Wentz connected with Smith on a 50-yard deep ball in the first quarter to kick off the scoring in the game. On that play, safety Reshad Jones bluffed his coverage, but was left standing flat-footed.
"And with a guy like Torrey, if they sit flat-footed, he's going to run right by them," Wentz said. "Just gave him a chance and he did the rest."
That was just the first catch for Smith this preseason. Heck, it was the first time he had been targeted. With the starters likely to sit out the entire fourth preseason game, Smith's preseason stat line will read: One target, one catch, 50 yards, one touchdown.
But that touchdown might be a sign of things to come.
The Eagles were second to last in the NFL last season in 30-yard passing plays with 11. They were second to last in the league in 40-yard passes with six. And they were third to last in 50-yard passes with three.
The Eagles' receivers had just two catches of 50-plus yards in 2016. Jordan Matthews and Bryce Treggs each had one.
That might change this season.
"I think that can definitely be a big part of the offense," Wentz said of the deep balls. "I think a guy like Torrey that can run like that is going to open up some things. Whether we actually are completing deep balls or he's just stretching the defense for some underneath stuff to help out guys in the slot like (Zach) Ertz, (Darren) Sproles, you name it. I think that's just a big part of the offense we're going to see expanded out a little more."

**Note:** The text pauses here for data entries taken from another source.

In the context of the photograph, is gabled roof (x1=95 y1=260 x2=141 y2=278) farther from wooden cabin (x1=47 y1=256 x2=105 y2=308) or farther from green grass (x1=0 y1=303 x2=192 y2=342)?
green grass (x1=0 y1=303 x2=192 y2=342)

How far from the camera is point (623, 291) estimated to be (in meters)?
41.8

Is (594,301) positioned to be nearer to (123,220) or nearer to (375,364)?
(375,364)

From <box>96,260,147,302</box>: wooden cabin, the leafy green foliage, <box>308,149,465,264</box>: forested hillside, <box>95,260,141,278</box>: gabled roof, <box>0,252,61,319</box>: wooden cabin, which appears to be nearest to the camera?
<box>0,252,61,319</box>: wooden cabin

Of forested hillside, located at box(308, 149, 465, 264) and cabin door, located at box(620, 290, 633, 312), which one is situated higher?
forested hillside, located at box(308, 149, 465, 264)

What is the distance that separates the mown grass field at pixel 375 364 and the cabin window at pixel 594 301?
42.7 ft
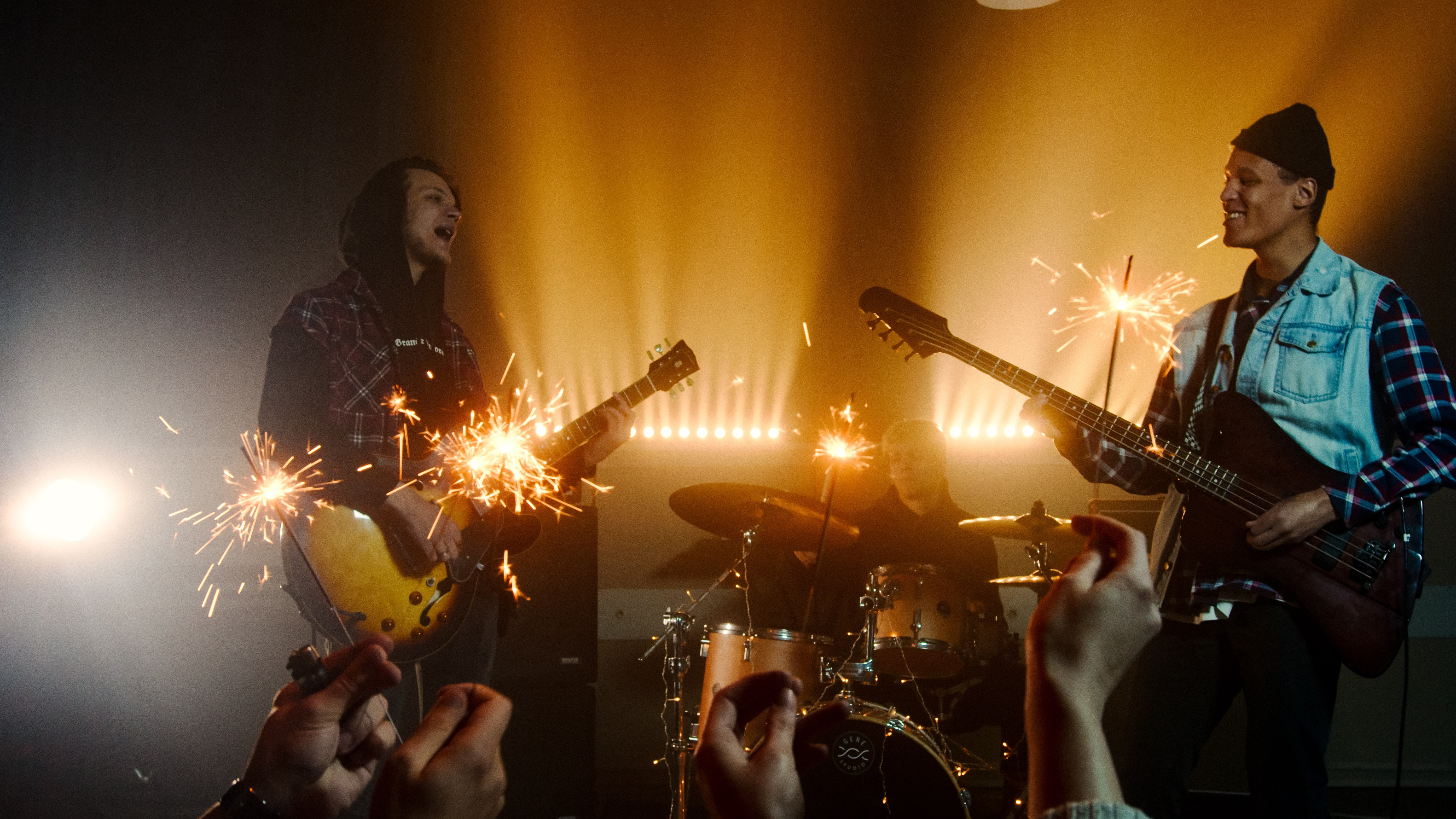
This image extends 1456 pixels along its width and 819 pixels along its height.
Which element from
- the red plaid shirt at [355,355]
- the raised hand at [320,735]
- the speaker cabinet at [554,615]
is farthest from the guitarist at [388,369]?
the raised hand at [320,735]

From the moment Smith arrived this spring, he has been working with Wentz on those deep passes. It seemed like this summer, Wentz was dropping them in all over the field.

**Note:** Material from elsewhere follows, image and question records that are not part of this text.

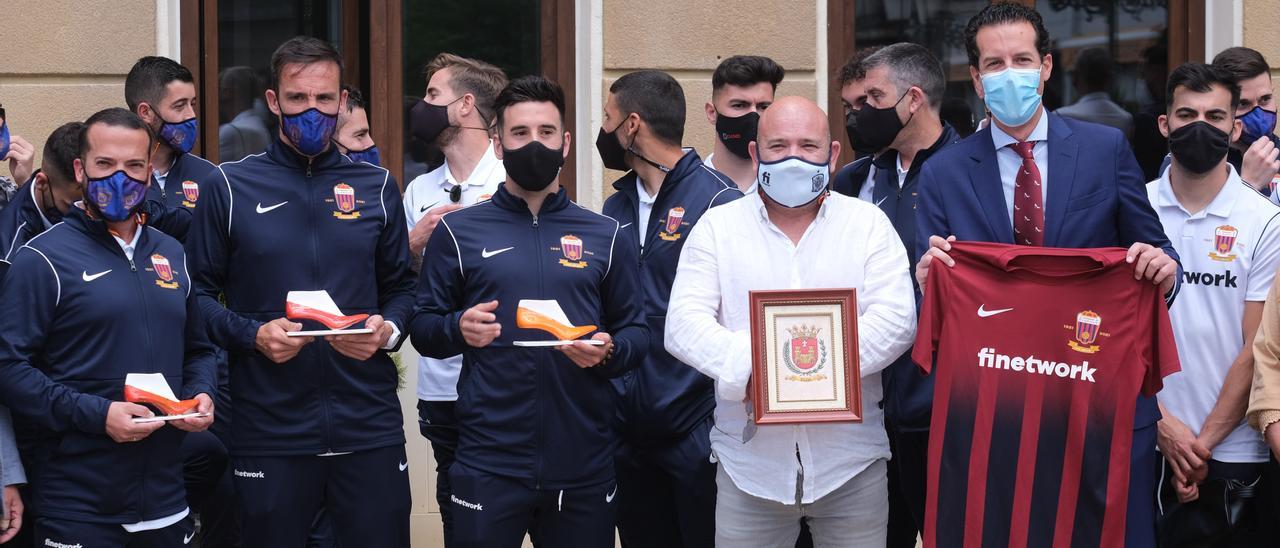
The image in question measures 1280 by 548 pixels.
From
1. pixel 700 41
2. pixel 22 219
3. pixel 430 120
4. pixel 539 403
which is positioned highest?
pixel 700 41

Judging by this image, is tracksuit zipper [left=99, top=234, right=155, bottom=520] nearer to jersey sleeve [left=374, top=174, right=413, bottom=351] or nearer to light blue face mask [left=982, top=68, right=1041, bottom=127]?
jersey sleeve [left=374, top=174, right=413, bottom=351]

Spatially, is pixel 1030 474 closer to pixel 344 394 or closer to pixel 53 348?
pixel 344 394

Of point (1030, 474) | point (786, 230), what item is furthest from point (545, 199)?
point (1030, 474)

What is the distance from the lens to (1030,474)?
468cm

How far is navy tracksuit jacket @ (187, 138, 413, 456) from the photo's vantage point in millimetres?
5035

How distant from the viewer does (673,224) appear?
5.67 metres

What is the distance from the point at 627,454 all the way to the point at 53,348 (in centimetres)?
218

Smith has a chance to change the dynamic of the offense.
"I think you have to have balance," Smith said. "We have to be able to run the ball. We have to be able to execute in the quick game as well. But I think that we'll take our shots when we have the chance and Carson's definitely not afraid to take his chances when he sees them."
After the Eagles' opening drive resulted in that long touchdown bomb, they sputtered on the next two drives. Punt. Tipped-ball interception.
But then Wentz and the Birds got the ball back on their own 7-yard line and drove 93 yards on five plays with the help of a little hurry-up (see story). The touchdown came on a 15-yard pass from Wentz to the other receiver he found under his tree during free agency.
On that play, Jeffery caught a 15-yard slant, ran into and out of the end zone before giving the ball to a fan in the first row.
"It felt great, but at the same time, man, it's just a play," Jeffery said. "Score points, that's what you're supposed to do."
Thursday night was the last time Wentz and his two biggest targets will be in a game together until the opener in Washington on Sept. 10. Jeffery isn't concerned about the lack of time he's had with Wentz because the two will have more practice time and "practice carries over into the game."
What does he want to see out of the offense heading into the regular season?
"Whatever it takes for us to win the game, man," Jeffery said. "That's what I want to see because at the end of the day, I want to be holding up the trophy. So that's what I want to see."
That would make Smith and Jeffery gifts that keep on giving.